Penggalan Dokumen |
________
I.
PENDAHULUAN
- Tano Niha, Negeri Anak Manusia
Putra Nias menyebut negerinya TANO
NIHA artinya Negeri Manusia dan dirinya sendiri disebut ONO NIHA yaitu Anak
Manusia. Hal ini terwujud karena suku bangsa Nias menganggap hanyalah mereka manusia
yang berbudaya tinggi. Suatu anggapan bahwa lazim pada suku-suku bangsa di
dunia pada masa lalu.
- Ya’ahowu,Salam Nias Pengantar
Berkat
Suku Nias memiliki Salam yaitu:
Ya’ahowu, kata Ya’ahowu berasal dari “YA” berarti SEMOGA dan “EHOWU” artinya
Terberkati, Subur, Berkembang dengan bahagia. Jadi YA’AHOWU artinya SEMOGA
TERBERKATI.
________
Daftar Tugas |
A. Sebutkan semua arti yang diberikan penggalan dokumen tentang suku Nias untuk kata "EHOWU".
B. Sambunglah penggalan dokumen tentang suku Nias mulai dari bagian terakhirnya.
Entri berikut merupakan bahan tersendiri yang terpisah dari penggalan dokumen.

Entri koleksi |
________
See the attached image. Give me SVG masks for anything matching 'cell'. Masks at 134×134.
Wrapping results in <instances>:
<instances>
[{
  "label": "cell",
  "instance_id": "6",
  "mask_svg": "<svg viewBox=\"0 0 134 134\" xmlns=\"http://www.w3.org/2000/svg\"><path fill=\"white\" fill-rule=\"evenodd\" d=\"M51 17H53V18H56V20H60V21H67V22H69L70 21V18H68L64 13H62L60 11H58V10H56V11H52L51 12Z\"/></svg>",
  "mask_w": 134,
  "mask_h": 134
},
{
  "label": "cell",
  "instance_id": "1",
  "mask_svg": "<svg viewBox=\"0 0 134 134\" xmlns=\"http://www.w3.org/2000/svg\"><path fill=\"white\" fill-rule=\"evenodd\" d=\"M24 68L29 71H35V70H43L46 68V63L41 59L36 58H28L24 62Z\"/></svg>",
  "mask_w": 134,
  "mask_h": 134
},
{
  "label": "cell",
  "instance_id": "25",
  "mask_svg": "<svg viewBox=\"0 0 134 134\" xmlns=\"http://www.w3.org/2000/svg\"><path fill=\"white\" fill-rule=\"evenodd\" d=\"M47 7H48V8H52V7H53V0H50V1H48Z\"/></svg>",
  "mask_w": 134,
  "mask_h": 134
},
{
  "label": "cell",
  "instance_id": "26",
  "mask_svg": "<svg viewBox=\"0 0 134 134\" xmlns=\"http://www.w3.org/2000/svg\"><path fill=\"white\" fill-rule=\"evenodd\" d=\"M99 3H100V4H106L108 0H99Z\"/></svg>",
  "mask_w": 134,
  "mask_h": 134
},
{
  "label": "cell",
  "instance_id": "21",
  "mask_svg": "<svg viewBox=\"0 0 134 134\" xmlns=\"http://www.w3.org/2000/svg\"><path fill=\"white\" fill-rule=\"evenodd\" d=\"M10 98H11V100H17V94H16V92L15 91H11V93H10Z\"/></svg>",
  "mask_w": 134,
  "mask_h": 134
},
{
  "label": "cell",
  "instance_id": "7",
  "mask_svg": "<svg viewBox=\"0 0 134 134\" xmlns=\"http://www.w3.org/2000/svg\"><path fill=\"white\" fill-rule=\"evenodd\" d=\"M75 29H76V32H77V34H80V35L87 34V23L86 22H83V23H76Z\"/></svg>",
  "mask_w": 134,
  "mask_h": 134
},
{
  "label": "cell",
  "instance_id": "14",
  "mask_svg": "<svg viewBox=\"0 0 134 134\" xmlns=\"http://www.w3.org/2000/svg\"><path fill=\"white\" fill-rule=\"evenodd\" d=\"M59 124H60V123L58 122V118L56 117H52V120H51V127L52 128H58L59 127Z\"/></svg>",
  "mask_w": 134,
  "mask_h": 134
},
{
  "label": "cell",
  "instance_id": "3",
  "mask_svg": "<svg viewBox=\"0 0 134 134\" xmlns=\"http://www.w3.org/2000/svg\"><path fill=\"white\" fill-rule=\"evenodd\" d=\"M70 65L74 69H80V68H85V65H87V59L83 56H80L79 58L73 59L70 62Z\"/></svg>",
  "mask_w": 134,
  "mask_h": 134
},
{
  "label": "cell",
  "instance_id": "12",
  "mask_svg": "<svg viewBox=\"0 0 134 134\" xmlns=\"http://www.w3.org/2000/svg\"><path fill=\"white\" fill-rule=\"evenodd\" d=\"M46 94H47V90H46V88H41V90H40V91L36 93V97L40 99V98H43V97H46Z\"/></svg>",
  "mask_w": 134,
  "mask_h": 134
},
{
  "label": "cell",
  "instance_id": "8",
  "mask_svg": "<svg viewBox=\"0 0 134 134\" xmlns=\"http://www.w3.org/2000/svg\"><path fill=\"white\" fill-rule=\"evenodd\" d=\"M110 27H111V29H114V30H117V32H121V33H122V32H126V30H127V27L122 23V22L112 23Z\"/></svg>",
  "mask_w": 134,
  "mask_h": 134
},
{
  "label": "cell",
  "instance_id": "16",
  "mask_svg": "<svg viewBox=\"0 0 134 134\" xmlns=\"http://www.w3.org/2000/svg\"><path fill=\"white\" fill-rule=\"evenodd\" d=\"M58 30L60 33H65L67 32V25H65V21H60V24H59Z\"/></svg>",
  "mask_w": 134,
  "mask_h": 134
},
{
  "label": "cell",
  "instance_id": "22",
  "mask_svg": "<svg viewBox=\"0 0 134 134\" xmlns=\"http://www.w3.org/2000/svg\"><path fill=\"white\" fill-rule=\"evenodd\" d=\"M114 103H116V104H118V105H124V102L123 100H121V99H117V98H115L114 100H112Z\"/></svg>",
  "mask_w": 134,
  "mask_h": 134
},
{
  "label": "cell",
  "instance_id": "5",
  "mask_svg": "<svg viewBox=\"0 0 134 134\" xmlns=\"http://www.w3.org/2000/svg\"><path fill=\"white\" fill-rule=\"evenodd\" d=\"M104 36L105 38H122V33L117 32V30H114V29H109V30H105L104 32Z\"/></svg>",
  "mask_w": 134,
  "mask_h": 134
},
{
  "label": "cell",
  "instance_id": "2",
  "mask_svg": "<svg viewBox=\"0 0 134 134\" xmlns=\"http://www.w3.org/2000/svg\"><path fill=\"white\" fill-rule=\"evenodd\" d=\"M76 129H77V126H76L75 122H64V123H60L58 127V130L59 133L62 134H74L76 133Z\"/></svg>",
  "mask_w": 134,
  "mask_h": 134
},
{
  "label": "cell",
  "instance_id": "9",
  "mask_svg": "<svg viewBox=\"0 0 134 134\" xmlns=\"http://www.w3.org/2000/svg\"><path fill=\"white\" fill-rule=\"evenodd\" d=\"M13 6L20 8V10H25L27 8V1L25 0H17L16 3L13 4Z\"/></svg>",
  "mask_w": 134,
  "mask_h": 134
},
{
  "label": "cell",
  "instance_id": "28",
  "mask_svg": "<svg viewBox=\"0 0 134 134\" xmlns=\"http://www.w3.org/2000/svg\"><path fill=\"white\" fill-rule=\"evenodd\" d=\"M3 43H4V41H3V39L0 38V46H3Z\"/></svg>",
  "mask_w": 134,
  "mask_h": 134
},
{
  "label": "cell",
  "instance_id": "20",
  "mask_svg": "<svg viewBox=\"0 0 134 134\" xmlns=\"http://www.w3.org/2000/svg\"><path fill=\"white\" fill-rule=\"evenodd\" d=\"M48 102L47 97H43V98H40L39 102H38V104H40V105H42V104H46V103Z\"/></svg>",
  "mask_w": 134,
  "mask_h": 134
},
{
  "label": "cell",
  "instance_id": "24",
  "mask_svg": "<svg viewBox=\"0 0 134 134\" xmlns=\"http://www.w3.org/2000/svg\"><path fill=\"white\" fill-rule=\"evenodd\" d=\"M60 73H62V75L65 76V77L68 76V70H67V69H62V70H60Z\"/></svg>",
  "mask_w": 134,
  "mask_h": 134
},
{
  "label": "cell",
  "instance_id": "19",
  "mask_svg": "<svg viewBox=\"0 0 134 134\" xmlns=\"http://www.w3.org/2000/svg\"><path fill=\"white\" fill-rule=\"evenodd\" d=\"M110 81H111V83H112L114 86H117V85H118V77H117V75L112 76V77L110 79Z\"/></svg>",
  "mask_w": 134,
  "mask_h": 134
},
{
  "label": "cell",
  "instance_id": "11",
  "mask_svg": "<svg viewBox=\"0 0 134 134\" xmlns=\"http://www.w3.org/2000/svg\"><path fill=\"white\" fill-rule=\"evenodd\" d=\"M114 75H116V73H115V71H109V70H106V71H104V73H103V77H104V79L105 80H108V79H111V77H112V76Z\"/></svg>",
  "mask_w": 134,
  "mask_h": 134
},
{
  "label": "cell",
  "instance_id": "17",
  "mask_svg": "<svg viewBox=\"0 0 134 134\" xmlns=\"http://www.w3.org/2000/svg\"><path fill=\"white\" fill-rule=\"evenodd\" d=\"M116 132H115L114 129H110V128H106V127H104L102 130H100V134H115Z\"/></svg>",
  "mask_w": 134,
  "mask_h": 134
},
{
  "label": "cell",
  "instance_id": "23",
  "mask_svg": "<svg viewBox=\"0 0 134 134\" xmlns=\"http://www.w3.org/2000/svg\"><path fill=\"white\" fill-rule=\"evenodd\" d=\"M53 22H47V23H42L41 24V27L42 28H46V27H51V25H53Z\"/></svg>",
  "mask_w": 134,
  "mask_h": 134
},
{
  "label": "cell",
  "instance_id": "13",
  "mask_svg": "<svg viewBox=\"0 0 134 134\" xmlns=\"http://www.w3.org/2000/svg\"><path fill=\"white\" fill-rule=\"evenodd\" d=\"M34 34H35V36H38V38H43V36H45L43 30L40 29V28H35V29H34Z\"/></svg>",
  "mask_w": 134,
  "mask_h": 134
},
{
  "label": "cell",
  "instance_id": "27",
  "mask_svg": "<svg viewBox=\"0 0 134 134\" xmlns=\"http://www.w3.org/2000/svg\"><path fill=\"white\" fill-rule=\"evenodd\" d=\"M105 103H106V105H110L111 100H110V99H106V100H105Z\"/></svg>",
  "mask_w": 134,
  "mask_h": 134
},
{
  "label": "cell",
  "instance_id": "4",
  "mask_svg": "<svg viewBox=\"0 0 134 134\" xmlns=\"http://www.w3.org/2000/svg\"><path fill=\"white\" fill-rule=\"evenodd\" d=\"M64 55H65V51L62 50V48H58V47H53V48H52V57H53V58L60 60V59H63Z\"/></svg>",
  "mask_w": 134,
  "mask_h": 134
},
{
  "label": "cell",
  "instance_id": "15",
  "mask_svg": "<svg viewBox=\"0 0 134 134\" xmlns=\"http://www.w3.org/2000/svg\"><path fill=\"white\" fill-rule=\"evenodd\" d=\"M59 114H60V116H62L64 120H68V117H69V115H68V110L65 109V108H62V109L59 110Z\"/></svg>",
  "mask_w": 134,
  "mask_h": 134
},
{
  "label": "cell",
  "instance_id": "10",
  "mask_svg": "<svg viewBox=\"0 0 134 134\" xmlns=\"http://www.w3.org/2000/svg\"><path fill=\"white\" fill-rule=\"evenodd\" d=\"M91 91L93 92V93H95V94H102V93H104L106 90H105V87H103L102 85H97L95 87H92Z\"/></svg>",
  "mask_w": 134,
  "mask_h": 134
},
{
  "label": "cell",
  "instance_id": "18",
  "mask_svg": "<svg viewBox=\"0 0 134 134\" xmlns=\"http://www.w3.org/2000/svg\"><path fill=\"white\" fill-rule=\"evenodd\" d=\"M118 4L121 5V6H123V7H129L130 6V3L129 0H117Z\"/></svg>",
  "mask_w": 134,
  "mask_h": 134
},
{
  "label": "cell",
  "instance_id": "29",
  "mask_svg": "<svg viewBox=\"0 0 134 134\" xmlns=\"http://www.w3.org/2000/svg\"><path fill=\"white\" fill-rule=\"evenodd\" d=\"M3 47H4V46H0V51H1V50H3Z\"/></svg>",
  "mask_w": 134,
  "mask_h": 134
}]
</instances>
________
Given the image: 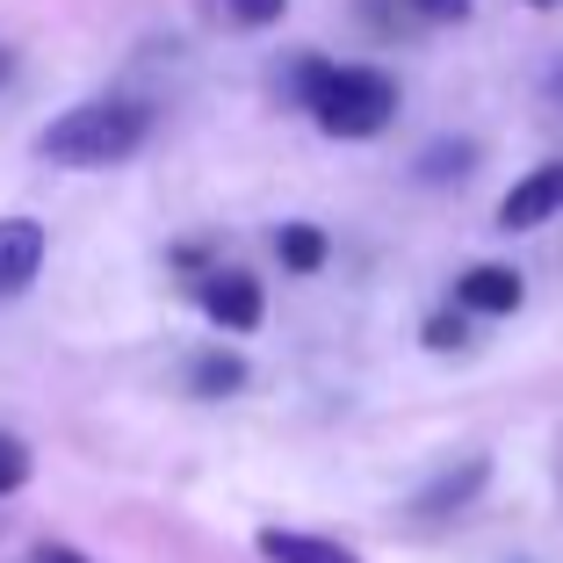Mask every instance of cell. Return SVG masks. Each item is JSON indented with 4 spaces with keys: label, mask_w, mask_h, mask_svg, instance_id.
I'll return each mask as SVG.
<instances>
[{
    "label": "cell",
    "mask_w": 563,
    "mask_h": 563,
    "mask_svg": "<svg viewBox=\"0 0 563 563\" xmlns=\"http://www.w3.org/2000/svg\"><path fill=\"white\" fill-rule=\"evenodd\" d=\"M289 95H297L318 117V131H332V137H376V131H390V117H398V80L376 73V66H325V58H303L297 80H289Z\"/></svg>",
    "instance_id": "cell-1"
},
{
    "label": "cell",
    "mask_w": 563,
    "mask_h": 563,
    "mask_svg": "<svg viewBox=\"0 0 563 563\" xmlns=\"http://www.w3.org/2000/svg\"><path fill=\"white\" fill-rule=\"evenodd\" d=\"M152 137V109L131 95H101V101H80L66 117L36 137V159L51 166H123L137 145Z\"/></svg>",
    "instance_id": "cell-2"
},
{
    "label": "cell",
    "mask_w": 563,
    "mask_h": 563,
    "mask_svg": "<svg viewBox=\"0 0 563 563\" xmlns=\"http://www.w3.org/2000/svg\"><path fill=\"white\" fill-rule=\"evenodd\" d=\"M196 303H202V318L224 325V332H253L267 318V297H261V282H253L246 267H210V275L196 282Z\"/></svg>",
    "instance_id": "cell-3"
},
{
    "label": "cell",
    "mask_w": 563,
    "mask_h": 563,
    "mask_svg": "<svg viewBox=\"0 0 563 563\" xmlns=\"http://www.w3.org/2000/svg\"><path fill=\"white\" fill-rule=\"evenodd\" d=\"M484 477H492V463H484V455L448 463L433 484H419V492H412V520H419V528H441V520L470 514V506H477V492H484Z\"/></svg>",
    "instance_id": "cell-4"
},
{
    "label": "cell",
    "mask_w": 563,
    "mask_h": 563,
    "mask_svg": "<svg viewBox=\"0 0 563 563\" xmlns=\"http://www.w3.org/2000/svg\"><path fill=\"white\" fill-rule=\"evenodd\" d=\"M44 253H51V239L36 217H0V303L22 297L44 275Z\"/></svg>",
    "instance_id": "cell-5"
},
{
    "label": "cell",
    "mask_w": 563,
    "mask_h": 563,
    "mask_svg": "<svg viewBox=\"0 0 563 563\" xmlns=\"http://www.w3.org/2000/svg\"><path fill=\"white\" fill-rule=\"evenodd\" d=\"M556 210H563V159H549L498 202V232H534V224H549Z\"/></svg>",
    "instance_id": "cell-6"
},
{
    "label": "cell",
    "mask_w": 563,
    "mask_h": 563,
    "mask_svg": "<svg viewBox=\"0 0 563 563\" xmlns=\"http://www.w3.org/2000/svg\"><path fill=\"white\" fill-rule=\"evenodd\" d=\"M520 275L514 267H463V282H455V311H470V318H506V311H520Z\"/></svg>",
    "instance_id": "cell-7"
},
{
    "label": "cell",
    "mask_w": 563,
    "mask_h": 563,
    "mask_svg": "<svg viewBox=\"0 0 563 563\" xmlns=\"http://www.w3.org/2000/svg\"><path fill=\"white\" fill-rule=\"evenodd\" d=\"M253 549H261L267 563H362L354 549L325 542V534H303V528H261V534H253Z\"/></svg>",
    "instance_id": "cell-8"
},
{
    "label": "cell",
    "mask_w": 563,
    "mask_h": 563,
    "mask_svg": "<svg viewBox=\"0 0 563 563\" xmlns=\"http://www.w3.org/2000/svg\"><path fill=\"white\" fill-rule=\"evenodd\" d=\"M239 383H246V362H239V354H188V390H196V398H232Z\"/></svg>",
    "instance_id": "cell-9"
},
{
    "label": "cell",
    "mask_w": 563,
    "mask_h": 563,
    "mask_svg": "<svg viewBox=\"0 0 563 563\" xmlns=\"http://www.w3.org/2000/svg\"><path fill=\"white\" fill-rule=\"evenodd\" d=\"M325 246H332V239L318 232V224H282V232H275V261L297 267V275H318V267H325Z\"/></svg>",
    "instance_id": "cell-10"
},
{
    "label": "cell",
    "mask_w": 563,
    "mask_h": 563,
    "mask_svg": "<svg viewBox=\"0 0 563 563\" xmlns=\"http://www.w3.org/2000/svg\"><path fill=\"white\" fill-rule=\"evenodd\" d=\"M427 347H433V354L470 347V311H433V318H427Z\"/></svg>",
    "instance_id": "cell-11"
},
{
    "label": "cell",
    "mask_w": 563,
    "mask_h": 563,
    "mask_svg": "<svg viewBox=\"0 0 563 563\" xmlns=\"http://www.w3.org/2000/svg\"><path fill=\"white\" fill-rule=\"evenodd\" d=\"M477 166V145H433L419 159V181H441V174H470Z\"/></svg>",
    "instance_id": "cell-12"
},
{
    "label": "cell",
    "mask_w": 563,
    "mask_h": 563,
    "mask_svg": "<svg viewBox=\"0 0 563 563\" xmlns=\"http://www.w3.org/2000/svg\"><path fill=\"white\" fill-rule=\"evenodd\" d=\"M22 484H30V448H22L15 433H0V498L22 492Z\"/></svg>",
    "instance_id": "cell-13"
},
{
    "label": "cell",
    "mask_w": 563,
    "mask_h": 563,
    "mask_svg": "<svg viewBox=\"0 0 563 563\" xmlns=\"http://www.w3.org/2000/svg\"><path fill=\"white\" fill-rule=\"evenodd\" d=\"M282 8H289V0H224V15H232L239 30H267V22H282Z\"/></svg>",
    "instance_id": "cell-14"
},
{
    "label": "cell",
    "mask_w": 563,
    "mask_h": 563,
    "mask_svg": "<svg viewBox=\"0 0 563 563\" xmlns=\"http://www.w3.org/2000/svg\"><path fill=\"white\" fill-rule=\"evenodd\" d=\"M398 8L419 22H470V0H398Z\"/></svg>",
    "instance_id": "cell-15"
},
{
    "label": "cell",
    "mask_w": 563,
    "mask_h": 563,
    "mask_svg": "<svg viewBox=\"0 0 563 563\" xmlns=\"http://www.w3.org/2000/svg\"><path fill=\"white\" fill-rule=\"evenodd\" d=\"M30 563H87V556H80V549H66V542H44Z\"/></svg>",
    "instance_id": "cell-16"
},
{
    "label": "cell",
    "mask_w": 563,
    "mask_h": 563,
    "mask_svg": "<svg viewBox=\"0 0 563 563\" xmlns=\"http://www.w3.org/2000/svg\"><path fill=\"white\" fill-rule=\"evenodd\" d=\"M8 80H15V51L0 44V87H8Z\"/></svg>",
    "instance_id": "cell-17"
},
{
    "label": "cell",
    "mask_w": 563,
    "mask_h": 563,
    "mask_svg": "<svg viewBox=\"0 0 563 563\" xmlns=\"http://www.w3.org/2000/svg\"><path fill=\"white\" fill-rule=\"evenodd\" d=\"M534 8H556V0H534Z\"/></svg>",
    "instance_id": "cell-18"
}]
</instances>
________
Hasil Akhir |
A. Terberkati, Subur, Berkembang dengan bahagia

B.
II.SUKU NIAS
- Zaman Prasejarah
Pada zaman megalitik seperti yang ada
sekarang di pulau Nias terlebih dahulu terdapat masa yang tidak teratur dimana
nenek moyang Suku Nias setibanya harus menyesuaikan diri dengan alam
sekitarnya. Perkampungan masih belum ada, mereka selalu berpindah-pindah. Zaman
ini diperkirakan berlangsung dari
7500-3000 SM.
- Zaman Sejarah
Zaman sejarah dimulai dengan
munculnya kerajaan Teteholi Ana’a dengan rajanya Sirao Uwu Zihono, Sirao Uwu
Zato (gelar). Peninggalan dan bekas kerajaan ini di Pulau Nias sudah lenyap.
Sebab itu, kerajaan ini dianggap terletak dilapisan langit yang ke-9. Namun
yang perlu dicatat pada zaman ini terjadinya penyebaran manusia di seluruh
Pulau Nias. Seperti Hia Walangi Adu diturunkan di Gomo, Gojo Hela-Hela Dano di
HiliGojo yaitu di sebelah utara Pulau Nias. Lulu Hada Ana’a (Hulu) diturunkan
di sebelah Barat Pulau Nias dan Daeli diturunkan di Laraga sedangkan Luo Mewona
tetap di Teteholi Ana’a.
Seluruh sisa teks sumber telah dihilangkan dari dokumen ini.